170.000 Diabetiker in Österreich nicht diagnostiziert

Wien (APA) - Rund 600.000 Österreicher sind zuckerkrank. Doch bei fast einem Drittel der Betroffenen wurde die Krankheit noch nicht diagnost...

Wien (APA) - Rund 600.000 Österreicher sind zuckerkrank. Doch bei fast einem Drittel der Betroffenen wurde die Krankheit noch nicht diagnostiziert. Mehr Wissen über Entstehung und Management von Diabetes könnte die Krankheit deutlich besser beherrschbar machen, hieß es am Donnerstag bei der Vorstellung des Buches „Zeitbombe Zuckerkrankheit“ des Hauptverbandes der Sozialversicherungsträger in Wien.

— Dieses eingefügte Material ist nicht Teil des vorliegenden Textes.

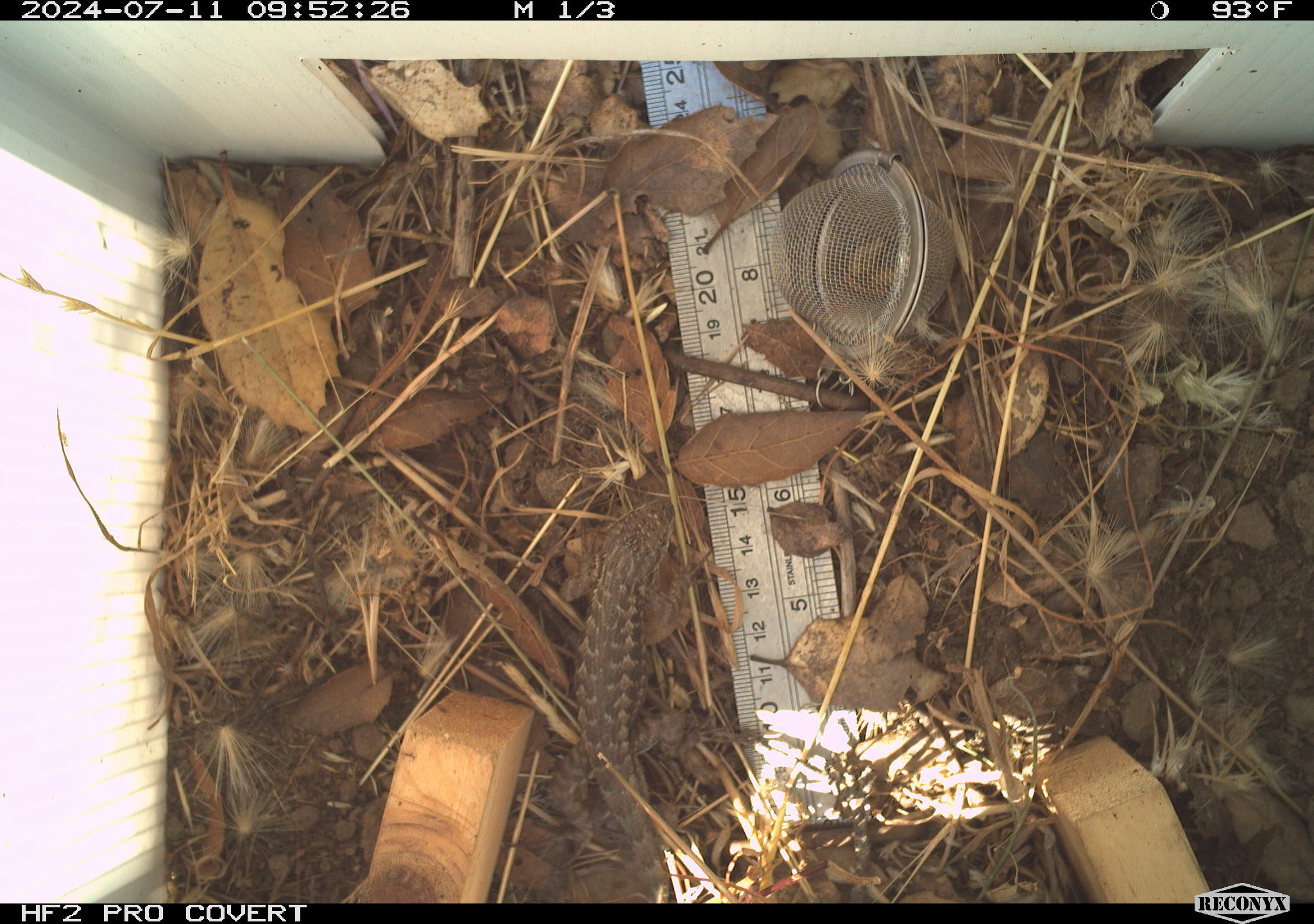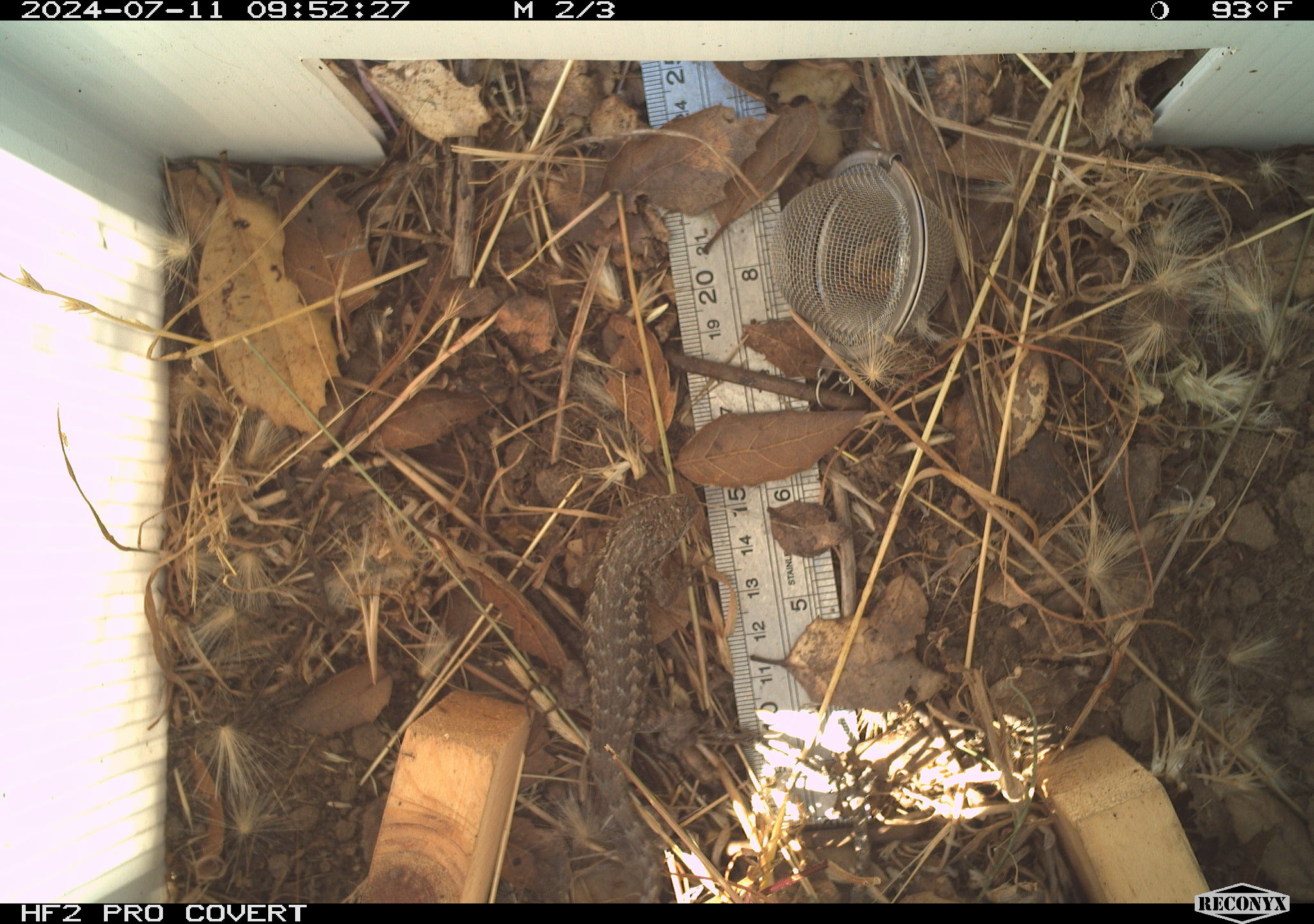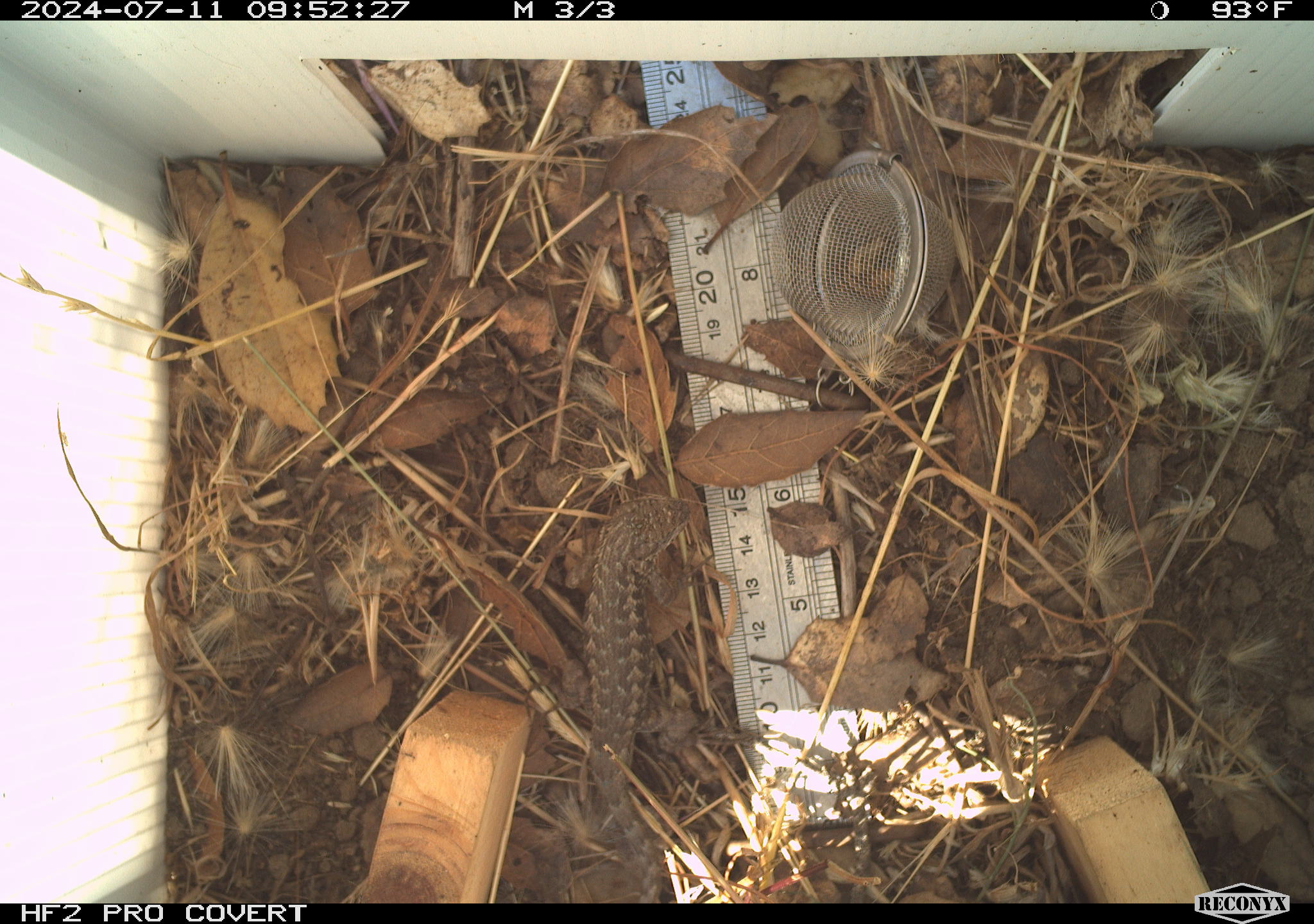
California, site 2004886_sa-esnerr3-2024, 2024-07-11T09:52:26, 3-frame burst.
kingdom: Animalia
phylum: Chordata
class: Reptilia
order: Squamata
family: Phrynosomatidae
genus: Sceloporus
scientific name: Sceloporus occidentalis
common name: western fence lizard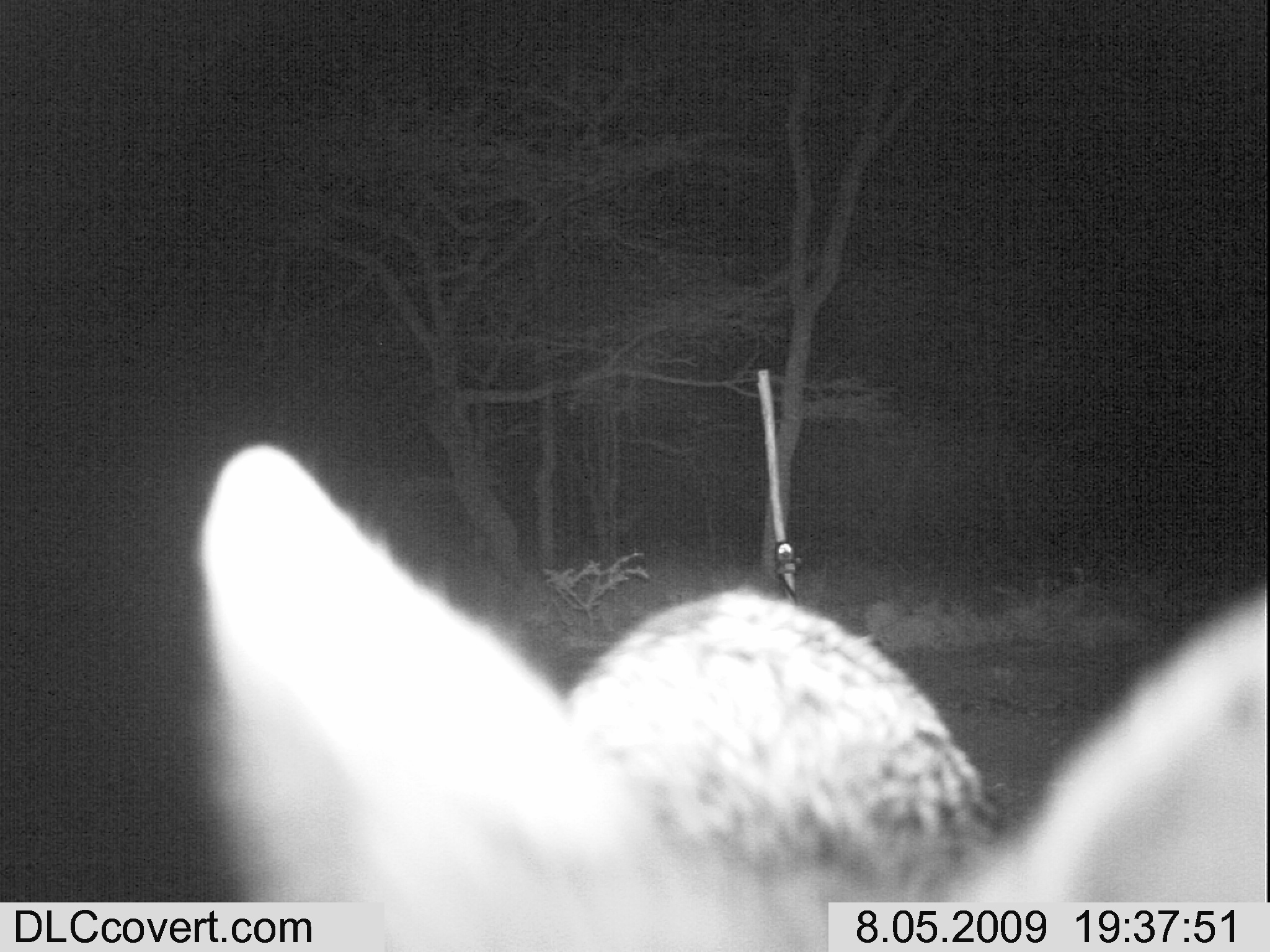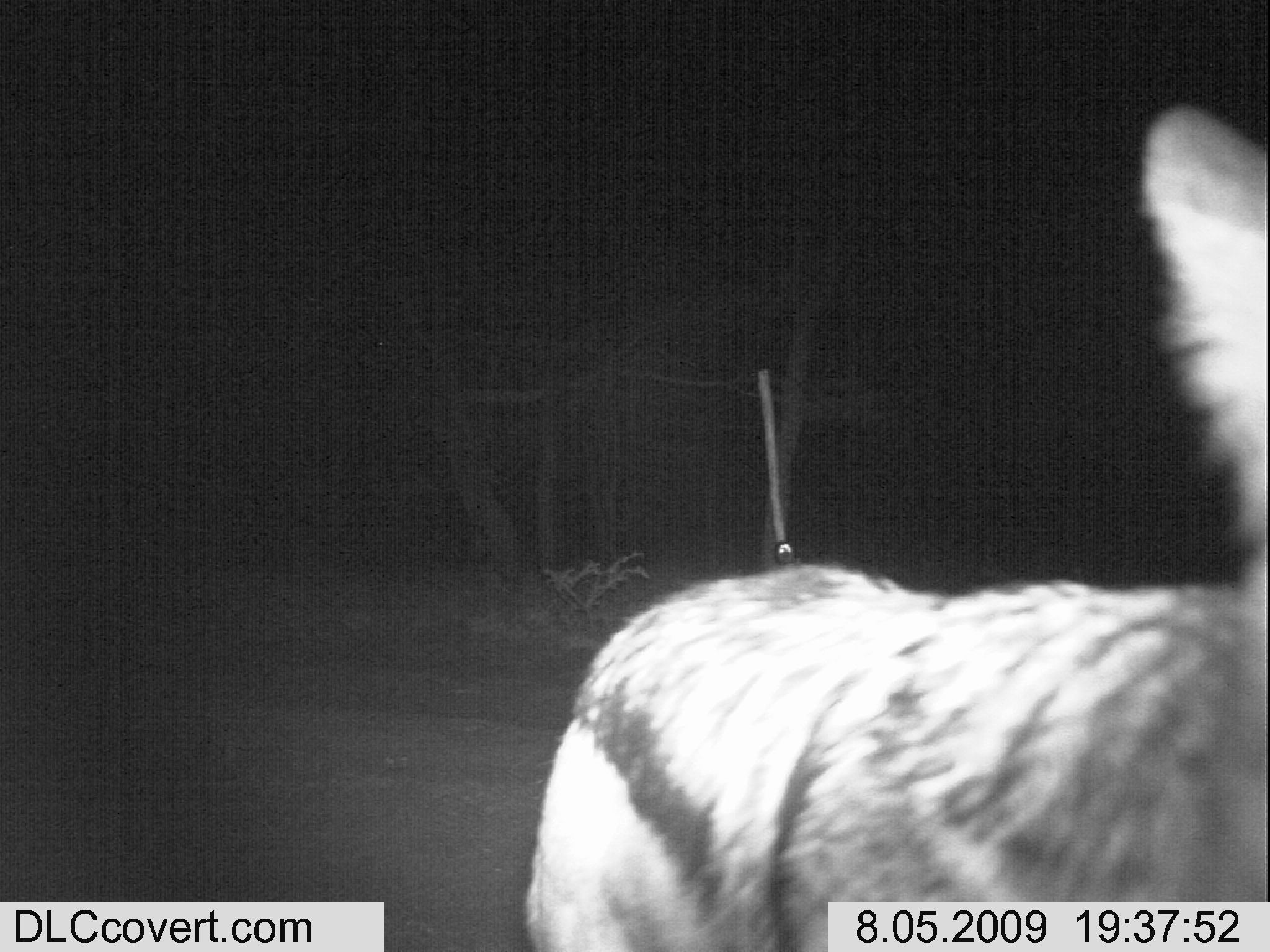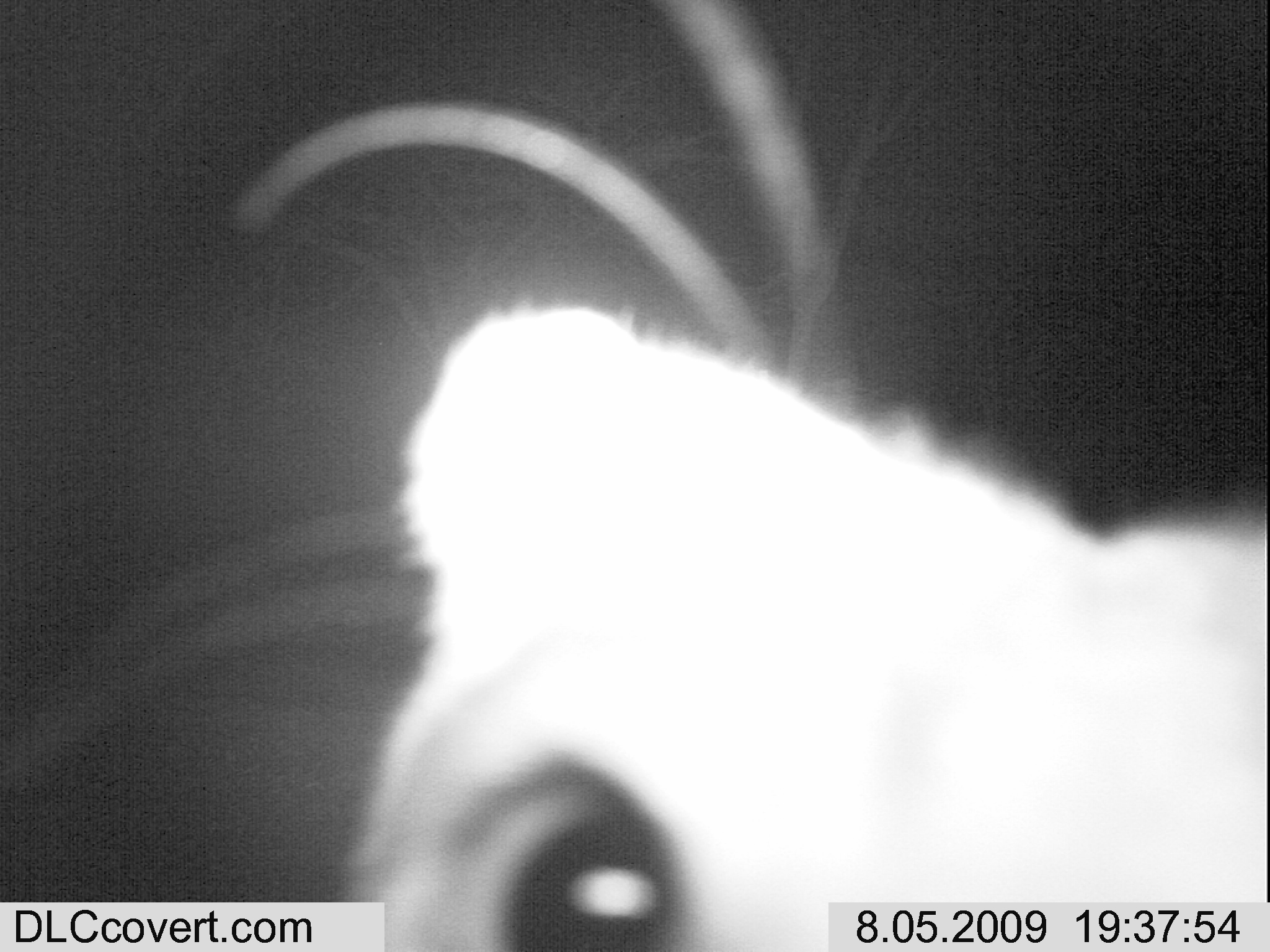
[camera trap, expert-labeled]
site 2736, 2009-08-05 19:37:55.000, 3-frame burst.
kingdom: Animalia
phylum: Chordata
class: Mammalia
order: Carnivora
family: Canidae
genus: Lupulella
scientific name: Lupulella mesomelas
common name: black-backed jackal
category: canis mesomelas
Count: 1.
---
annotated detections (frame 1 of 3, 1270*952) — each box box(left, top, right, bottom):
canis mesomelas: box(188, 439, 1268, 952)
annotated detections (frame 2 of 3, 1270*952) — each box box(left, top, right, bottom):
canis mesomelas: box(514, 98, 1270, 952)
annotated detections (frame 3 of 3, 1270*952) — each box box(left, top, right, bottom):
canis mesomelas: box(244, 0, 1270, 952)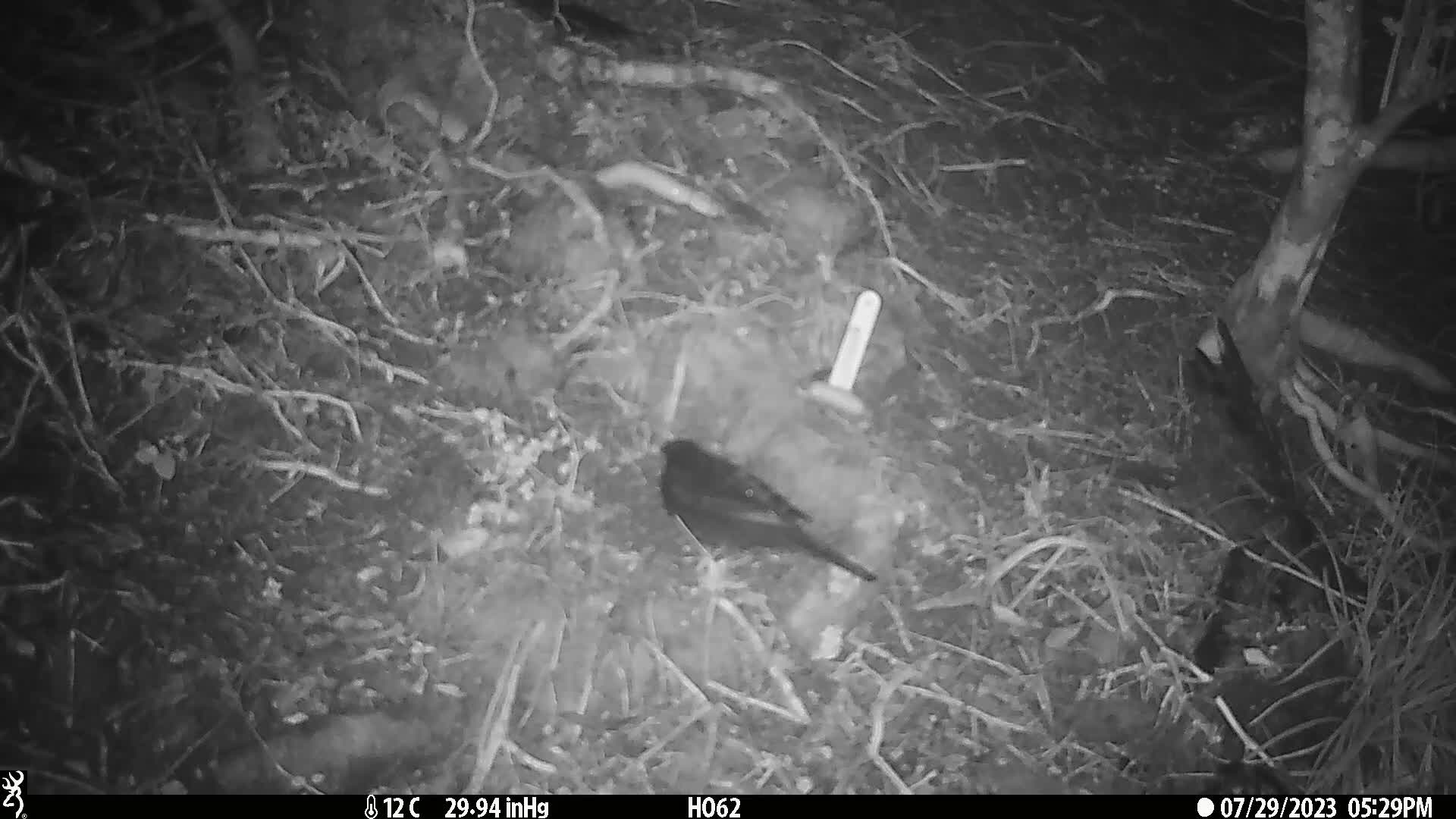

Die Präsentation des Bandes (Untertitel: „So entschärfen Sie die Gefahr Diabetes“) fand in fast direktem zeitlichen Konnex zum Welt-Diabetestag (14. November) statt. „Diabetes ist in Österreich durchaus als Volkskrankheit zu betrachten. 430.000 Menschen befinden sich deswegen in medizinischer Behandlung. Rund 170.000 Betroffene wissen noch nicht davon, dass sie Diabetes haben“, sagte Alexander Hagenauer, stellvertretender Generaldirektor des Hauptverbandes der Sozialversicherungsträger, der gemeinsam mit der Österreichischen Diabetes Gesellschaft (ÖDG) die Informationsschrift gestaltet hat.

Die Konsequenzen einer nicht ausreichend behandelten bzw. beherrschten Zuckerkrankheit sind schwerwiegend. Laut Schätzungen stirbt in Österreich alle 50 Minuten ein Mensch an den Folgen von Diabetes. Das bedeutet rund 10.000 Todesfälle, vor allem durch Herzinfarkt und Schlaganfall. Pro Jahr gibt es infolge Gefäßschäden als Langzeitkomplikation der Zuckerkrankheit rund 2.500 Amputationen und 200 Erblindungsfälle. Darüber hinaus werden pro Jahr rund 300 Menschen in Österreich infolge des Diabetes Dialyse-pflichtig (terminales Nierenversagen).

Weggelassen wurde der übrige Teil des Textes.